Man 1:”Do you call the documentary scene The Venice Project?”

“We call it Blackwatch 1 …”

Man 1: “Really?”

So, assuming that Venice was sacked after all, and that 10 years later theatre gathered together it’s response …

Levine: What do you do with all that extra information – what does it do to you?

Man 1: it makes me want to take notes.  It makes me think there’s going to be a test afterwards … the numbers are so specific, they must be true.

L: Even when the numbers are under dispute?

Woman 5: the disputed numbers make me believe her story – the one with a face – even more.

Man 2: since there’s something not totally clear, we’re forced to take sides – it does seem political, because of the disagreement.

L: but there’s disagreement with the courtesan – the mercenary saying “every whore in Venice tells the same story.”

Man 2: maybe it’s because of the documentary figures expand the context, we grant it more substance.

Man 4: because you have a man and woman talking about rape, you have to think that something bad has happened.  You can’t deny the fact – it seems automatically political.

Man 3: we’re not trained to watch the talking heads – we’re trained to watch her.  I’m a high school teacher, and my kids are watching her, not the figures – what matters is what people connect with emotionally, that’s where the political message resides.

L: but okay, at the risk of being a jerk for a moment … which scene makes you want to go out and do something?  Isn’t that the measure?

Woman 4: the first Courtesan scene.

L: to do what, though, protest 17th century Venice?

W4: well, compared to the second scene, which seems so cynical –

GLK: the woman is cynical, but is the scene?

W4: she knows too much

L: is innocence a requirement for our pity?

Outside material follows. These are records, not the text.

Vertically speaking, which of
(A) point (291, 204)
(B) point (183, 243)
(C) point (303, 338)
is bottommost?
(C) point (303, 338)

Man 3: but also the Renaud/Jaffier scene – I can do something with that scene, I can vote – the others don’t pull me in, because I feel helpless

L: did you need the theatre to tell you that?

Man 3: I need the theatre to remind me of that.

W2: I’m not sure about action as a measure – so much is also about accumulation, about generating a point of view.  There’s a longer view …

L: Okay, what if we were able to re-work the Renaud/Jaffier scene to really ground the audience sympathetically in Renaud’s point of view – and maybe that really gives you something you don’t know beforehand.  But do you want to have sympathy for Donald Rumsfeld?